Disclosure of Invention

In order to overcome the defects in the background art, the invention discloses an alternating current-direct current integrated European standard electric vehicle charging system and a charging control method.

In order to achieve the purpose, the invention adopts the following technical scheme:

an alternating current-direct current integrated European-standard electric vehicle charging system comprises a charging seat, an EVCC, a BMS and a direct current 9-32V power supply, wherein the charging seat is used for being connected with a charging gun of a charging pile, a CP (content provider) signal end, a PE (provider) signal end and a PP (polypropylene) signal end of the charging seat are all connected with an input end of the EVCC, a DIN70121 protocol, an ISO15118 protocol and an IEC61851-1 protocol are supported in the EVCC, the EVCC is provided with a CAN (controller area network) 1 interface connected with the BMS, and the direct current 9-32V power supply supplies power to the EVCC;

the charging control method of the charging system comprises the following steps:

1) Manually starting a direct current 9-32V power supply to enable the EVCC to be in a power-on state, or when a charging gun is inserted into a charging seat, enabling the EVCC to be awakened, and initializing the EVCC;

2) After the initialization of the EVCC is completed, the CP carrier wave of the charging seat is detected;

3) If the frequency of the CP carrier is not 1kHz, continuously detecting the CP carrier, and if the frequency of the CP carrier is not 1kHz after 20 seconds of detection, entering the EVCC into a dormant state;

4) If the frequency of the CP carrier wave is 1kHz, detecting the duty ratio of a CP signal end of the charging seat;

5) When the duty ratio of the CP signal end is 5%, the EVCC outputs an A + high level signal to the BMS for awakening the BMS, then the EVCC and the SECC of the charging pile perform PLC communication handshake, if the handshake fails, the step 2 is returned, and if the handshake succeeds, the charging process is started;

6) When the CP duty ratio is 8% -97%, the EVCC outputs an A + high level signal to the BMS for waking up the BMS, and then the EVCC sends an AC charging application to the BMS;

7) If the BMS allows to enter the AC charging, the BMS sends an AC charging entering confirmation to the EVCC and starts an AC charging process;

8) If the BMS does not allow the AC charging to enter, calculating whether the time for sending the AC charging application to the BMS exceeds 20 seconds, if not, sending the AC charging application to the BMS again, and if so, ending the AC charging process;

9) And when the CP duty ratio is neither 5% nor 8% -97%, calculating whether the time for detecting the CP duty ratio exceeds 20 seconds, if not, returning to the position for detecting the CP carrier wave for processing, and if the time exceeds 20 seconds, ending the charging process.

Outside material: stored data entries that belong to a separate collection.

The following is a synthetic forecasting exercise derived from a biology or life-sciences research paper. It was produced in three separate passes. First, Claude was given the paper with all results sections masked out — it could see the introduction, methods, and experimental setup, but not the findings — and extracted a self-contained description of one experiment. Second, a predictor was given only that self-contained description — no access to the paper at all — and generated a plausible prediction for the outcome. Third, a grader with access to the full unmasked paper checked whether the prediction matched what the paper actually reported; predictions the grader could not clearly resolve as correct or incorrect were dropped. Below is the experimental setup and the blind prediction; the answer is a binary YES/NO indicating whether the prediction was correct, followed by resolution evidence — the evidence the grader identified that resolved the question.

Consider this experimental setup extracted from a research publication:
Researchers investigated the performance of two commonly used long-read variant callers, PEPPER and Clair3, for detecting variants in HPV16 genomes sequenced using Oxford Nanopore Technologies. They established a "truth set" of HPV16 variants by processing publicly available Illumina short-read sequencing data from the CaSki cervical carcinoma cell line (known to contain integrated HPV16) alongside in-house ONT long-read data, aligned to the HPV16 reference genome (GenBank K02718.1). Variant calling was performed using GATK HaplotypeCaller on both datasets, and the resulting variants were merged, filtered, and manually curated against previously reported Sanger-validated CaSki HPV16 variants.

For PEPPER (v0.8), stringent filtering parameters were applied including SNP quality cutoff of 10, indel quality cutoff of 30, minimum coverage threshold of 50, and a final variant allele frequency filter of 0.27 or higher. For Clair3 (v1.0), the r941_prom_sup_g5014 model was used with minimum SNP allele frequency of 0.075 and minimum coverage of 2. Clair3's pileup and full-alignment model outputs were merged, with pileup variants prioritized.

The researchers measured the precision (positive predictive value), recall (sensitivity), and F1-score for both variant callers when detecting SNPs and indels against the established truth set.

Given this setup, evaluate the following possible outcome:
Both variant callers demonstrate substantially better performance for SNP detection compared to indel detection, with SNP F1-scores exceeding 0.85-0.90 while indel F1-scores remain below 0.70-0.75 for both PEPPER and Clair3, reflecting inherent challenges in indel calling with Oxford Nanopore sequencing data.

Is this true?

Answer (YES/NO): YES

Preferably, the PLC communication handshake process in step 5) includes an SLAC process, an SDP process, and a TCP link establishment process.

Preferably, the charging process in step 5) is:

the method comprises the steps that V2G message interaction is started between an EVCC and the SECC, and then the SECC determines whether a charging protocol adopted by current charging is a DIN70121 protocol or an ISO15118 protocol according to an EVCC request message in a supported application protocol handshaking stage and the condition of a charging pile;

b. when the SECC selects a DIN70121 protocol, the charging pile and the electric automobile carry out a direct current charging process;

c. when the SECC selects an ISO15118 protocol and the EVCC interacts with V2G messages of the SECC to a ServiceDiscovery service discovery stage, the SECC tells the EVCC the payment mode, the energy propagation mode, the service ID, the service type and the like provided by the SECC, and the EVCC selects the EVCC according to the conditions;

d. then when the EVCC and the SECC carry out V2G message interaction to a PaymentServiceSelection Payment and service selection stage and the EVCC selects an External Payment (External Payment), the EVCC and the SECC enter an EIM External authentication mode; if the payment mode selected by the EVCC is Contract payment (Contract), the EVCC and the SECC enter a PNC plug-and-charge authentication mode;

e. when the EVCC and the SECC enter an external authentication mode and interact to a Charging parameter discovery phase of the ChargeParameterdiscovery, if an energy transmission mode PEVRequestEnergyTransfer requested by the EVCC is alternating current, the EVCC and the SECC carry out AC Charging EIM message set, namely EIM alternating current Charging; if the EVCC requested energy transmission mode PEVRequestEnergyTransfer is direct current, the EVCC requested energy transmission mode PEVRequedEnergyTransfer and the EVCC requested energy transmission mode PEVRequedEnergyTransfer perform DC Charging EIM message set, namely EIM direct current Charging;

f. when the EVCC and the SECC enter a plug-and-play authentication mode and interact to a Charging parameter discovery stage of a Charging parameter, if an energy transmission mode PEVRequestEnergyTransfer requested by the EVCC is alternating current, the EVCC and the SECC carry out AC Charging PNC message set, namely PNC alternating current Charging; if the EVCC requested energy transmission modes PEVRequestEnergyTransfer are direct current, they will perform DC Charging PNC message set, i.e. PNC direct current Charging.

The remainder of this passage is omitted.